Hassan Al-Thani, Ayman El-Menyar, Noora Al-Thani, Mohammad Asim, Ahmed Hussein, Ahmed Sadek, Ahmed Sharaf, Amr Fares
Annals of Vascular Surgery 2017, 41: 46-55

BACKGROUND: To investigate the clinical characteristics, surgical interventions, and outcomes of arteriovenous fistula (AVF) aneurysms, we retrospectively analyzed patients on regular hemodialysis (HD).

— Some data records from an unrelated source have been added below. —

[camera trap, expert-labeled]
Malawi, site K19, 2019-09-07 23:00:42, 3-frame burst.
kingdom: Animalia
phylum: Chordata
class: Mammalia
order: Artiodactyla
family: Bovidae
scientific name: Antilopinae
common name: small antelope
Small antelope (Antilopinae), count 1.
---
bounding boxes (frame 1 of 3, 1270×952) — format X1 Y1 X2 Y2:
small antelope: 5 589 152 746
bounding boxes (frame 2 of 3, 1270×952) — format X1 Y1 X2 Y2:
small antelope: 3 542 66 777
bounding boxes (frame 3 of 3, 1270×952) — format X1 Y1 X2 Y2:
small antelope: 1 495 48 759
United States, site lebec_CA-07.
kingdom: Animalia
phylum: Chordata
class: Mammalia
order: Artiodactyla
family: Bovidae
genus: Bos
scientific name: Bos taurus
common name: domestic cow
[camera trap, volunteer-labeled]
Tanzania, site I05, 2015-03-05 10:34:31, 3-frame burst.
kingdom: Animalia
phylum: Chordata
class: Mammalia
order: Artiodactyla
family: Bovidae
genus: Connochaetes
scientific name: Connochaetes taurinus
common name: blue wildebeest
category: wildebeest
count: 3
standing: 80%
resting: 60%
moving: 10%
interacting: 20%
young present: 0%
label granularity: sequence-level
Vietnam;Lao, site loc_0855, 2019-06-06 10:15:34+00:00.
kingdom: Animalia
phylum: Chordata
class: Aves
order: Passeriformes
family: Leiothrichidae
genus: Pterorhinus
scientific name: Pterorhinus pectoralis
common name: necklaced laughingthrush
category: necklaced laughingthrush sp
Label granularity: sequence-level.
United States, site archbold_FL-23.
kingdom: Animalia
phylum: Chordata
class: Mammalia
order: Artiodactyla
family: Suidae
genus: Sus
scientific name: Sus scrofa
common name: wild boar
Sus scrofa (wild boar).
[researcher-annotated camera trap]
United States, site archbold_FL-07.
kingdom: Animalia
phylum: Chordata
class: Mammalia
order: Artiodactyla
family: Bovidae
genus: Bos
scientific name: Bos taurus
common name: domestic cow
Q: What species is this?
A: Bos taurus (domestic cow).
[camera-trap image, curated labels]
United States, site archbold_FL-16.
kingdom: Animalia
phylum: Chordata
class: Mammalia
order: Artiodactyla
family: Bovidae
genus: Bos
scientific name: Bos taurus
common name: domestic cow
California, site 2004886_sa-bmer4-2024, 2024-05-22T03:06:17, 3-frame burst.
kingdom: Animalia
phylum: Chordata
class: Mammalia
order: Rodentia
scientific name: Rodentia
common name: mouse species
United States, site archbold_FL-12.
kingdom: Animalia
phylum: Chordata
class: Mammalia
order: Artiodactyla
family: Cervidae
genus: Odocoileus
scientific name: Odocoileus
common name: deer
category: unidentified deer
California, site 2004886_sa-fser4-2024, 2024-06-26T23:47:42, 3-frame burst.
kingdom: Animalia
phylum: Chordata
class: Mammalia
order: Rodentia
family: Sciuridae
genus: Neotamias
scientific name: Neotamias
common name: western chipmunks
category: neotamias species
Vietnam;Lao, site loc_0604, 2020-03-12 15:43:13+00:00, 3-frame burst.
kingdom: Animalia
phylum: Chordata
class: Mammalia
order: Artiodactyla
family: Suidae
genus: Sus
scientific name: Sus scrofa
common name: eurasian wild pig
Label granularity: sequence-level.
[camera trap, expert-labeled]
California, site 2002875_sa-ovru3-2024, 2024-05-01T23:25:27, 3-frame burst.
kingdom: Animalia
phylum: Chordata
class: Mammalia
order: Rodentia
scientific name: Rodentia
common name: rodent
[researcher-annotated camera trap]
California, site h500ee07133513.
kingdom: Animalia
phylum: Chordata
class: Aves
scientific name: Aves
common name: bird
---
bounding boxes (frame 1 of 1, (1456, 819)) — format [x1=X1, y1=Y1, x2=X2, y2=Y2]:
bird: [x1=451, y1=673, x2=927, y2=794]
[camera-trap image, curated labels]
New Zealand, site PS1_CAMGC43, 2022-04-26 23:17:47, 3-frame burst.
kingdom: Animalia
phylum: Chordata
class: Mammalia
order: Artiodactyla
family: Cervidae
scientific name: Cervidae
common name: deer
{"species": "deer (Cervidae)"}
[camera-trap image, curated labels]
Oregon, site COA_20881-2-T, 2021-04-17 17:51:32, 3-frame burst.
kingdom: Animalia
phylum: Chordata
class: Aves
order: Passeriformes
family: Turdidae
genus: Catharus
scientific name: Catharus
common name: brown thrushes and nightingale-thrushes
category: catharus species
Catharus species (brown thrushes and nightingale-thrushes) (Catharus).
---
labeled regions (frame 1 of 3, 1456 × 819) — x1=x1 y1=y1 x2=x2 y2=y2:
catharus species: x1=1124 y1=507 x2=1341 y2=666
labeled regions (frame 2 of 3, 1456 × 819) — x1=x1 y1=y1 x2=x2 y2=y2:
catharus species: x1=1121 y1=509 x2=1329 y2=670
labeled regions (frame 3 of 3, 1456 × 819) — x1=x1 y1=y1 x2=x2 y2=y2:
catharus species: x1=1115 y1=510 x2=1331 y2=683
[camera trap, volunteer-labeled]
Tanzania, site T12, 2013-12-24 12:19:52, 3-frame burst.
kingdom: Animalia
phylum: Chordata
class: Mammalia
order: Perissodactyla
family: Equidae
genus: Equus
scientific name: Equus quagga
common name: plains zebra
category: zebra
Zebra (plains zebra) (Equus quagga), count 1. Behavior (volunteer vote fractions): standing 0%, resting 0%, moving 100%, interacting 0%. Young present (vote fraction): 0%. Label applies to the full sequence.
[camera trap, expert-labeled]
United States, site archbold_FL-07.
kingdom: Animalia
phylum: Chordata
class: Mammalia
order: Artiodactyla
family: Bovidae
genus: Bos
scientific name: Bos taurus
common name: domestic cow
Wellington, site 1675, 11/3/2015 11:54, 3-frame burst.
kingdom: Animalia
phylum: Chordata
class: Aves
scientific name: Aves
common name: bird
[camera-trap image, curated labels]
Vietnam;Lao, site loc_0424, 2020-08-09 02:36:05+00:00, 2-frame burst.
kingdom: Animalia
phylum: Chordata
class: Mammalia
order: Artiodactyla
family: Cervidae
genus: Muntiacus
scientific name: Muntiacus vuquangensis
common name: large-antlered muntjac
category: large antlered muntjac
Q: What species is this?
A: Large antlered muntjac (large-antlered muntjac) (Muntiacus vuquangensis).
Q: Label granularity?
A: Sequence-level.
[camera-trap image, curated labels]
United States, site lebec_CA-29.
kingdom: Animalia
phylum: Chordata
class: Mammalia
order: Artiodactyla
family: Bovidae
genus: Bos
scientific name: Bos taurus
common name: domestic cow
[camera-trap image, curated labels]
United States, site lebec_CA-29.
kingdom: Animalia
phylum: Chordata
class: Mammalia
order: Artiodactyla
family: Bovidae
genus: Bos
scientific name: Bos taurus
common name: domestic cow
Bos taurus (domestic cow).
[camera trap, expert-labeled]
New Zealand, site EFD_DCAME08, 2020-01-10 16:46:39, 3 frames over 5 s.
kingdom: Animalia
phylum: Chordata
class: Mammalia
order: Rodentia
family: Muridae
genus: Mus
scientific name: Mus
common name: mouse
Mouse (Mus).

METHODS: We conducted a cohort study of all patients with HD access who presented with AVF aneurysms and underwent operative procedures over a 11-year period. Patients' demographics, comorbidities, vascular access characteristics, management of aneurysms, complications, and outcomes were analyzed.

RESULTS: Of the 700 end-stage renal failure patients, 530 patients were maintained on HD (130 through PermCath and 400 through AV access in terms of AVF and arteriovenous graft). We identified 129 patients who developed AV aneurysms, and 40 of them required surgical interventions (24 men and 16 women) with a mean age of 58 ± 14.6 years. The 40 patients who developed AVF aneurysms underwent 43 surgical interventions. The majority of aneurysms were presented with thinning and ulceration (82.5%) of the overlying skin. Thirty-four patients had true aneurysms and 6 had pseudoaneurysms. The aneurysmal AVF comprised 26 brachiocephalic fistulas, 9 radiocephalic fistulas, 3 brachial artery grafts, 1 ulnar-basilic fistula, and 1 Fem-Fem graft at presentation. Patients were treated mainly with ligation (13; 32.5%), excision and repair with graft interposition (15; 37.5%) or vein interposition (11; 27.5%), and end-to-end AVF (1; 2.5%). The median follow-up postsurgery duration was 53 months (range 1-192) and the median duration from fistula creation to the surgical intervention was 52 months (range 4-182). On follow-up, 34 patients continued on HD, while 5 underwent renal transplantation and 1 shifted to peritoneal dialysis. The overall all-cause mortality rate was 37.5% and the leading causes of mortality were sepsis/pneumonia (60%), myocardial infarction, and heart failure (40%).

CONCLUSIONS: In HD patients, the rate of AVF aneurysmal formation is high with a significant rate of morbidity and mortality. Therefore, timely and appropriate evaluation and surgical intervention are crucial.